U.S. indoor tanning tax having mixed effects
Although a 2010 federal excise tax was meant to deter customers from using indoor tanning salons, only a minority of the businesses taking part in a new survey reported a drop in clients and most said their customers did not seem to care.
The 10 percent tax on indoor tanning services, modeled after taxes on tobacco products and justified by evidence that tanning can lead to skin cancer, was imposed nationally as part of the 2010 health care overhaul.
Illinois researchers surveyed owners or employees of 308 tanning salons across the state about how their business had changed since the tax was implemented in July 2010, and about one in four said they had seen a drop in business, but the majority said they have not seen a difference.
The researchers, led by Dr. June Robinson from the Northwestern University Feinberg School of Medicine in Chicago, note that salon owners are allowed to pay the tax without passing along the cost to their clients, which would undermine the tax’s deterrent value.
About 80 percent of salons were charging clients the full tax, however, and another seven percent were splitting it with customers, according to the report.
“This study found that the tax on indoor tanning was implemented as it was intended, with most clients paying the tax,” the team writes in Archives of Dermatology.
Nearly 80 percent of the salons said clients oppose the tax, but the same proportion said clients don’t seem to care about the tax. Just 68 percent of salon owners or staff said they oppose the tax.
In October, the U.S. Internal Revenue Service reported it was having trouble implementing the new tax, and that the revenues did not reach anywhere near the projected $200 million in fiscal year 2011, which began on October 1, 2010 and ended September 30, 2011.
In the first half of the fiscal year the tax only managed to bring in $36.6 million.
Some states are taking their own approaches to limiting access to indoor tanning salons. On January 1, California became the first state to ban indoor tanning for anyone under 18 years old.
Several organizations, including the U.S. Food and Drug Administration and the World Health Organization, have called for a ban on the use of tanning beds by minors.
“People are beginning to appreciate this now, and they want to protect the minors,” said Dr. Steven Wang, a dermatologist and cancer specialist at the Memorial Sloan-Kettering Cancer Center Basking Ridge, in New Jersey.
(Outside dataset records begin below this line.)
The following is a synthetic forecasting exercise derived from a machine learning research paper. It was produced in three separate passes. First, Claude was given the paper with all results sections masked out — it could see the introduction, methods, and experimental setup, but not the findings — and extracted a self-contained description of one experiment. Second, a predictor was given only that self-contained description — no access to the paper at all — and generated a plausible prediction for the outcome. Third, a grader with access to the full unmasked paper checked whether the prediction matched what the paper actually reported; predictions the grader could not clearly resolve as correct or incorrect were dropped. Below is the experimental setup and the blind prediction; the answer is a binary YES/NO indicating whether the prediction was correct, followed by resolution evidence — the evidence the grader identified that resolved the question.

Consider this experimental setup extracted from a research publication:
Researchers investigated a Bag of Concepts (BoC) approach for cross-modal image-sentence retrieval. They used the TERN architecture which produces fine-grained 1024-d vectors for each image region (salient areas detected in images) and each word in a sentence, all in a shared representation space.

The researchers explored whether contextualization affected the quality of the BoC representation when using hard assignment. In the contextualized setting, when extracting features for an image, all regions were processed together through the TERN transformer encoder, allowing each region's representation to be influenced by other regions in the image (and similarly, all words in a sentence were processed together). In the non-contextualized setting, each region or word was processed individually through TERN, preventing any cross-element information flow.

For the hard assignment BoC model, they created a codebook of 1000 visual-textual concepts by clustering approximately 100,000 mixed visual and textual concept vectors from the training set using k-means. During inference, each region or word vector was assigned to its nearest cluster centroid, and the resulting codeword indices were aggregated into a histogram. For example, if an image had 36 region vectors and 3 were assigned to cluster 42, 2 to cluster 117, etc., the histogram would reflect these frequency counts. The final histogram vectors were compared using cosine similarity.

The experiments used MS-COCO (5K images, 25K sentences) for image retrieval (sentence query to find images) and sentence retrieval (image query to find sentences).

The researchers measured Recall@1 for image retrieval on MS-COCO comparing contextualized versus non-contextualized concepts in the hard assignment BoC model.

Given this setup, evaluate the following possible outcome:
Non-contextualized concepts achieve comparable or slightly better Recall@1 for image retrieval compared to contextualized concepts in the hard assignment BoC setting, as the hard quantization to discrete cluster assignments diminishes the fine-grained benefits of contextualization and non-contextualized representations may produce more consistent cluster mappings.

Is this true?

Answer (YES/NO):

The big concern, Wang said, is that indoor tanning promotes melanoma and non-melanoma skin cancers.
“In order for the body to produce a tan, the body has to sustain some sort of damage,” he added.
According to the American Cancer Society, more than 81,000 people in the U.S. will be diagnosed with skin cancer in 2012 - 76,000 of those will be melanomas - and more than 12,000 Americans will die from skin cancer.
Some people believe tanning can supply the body with vitamin D, which is made in the skin in response to UV-B light exposure, Wang said. But the lights used in indoor tanning machines are UV-A, which is known to induce cancer-causing DNA damage, he pointed out.
“The earlier you start tanning, your risk goes up. The more you use tanning, your risk goes up,” Wang said.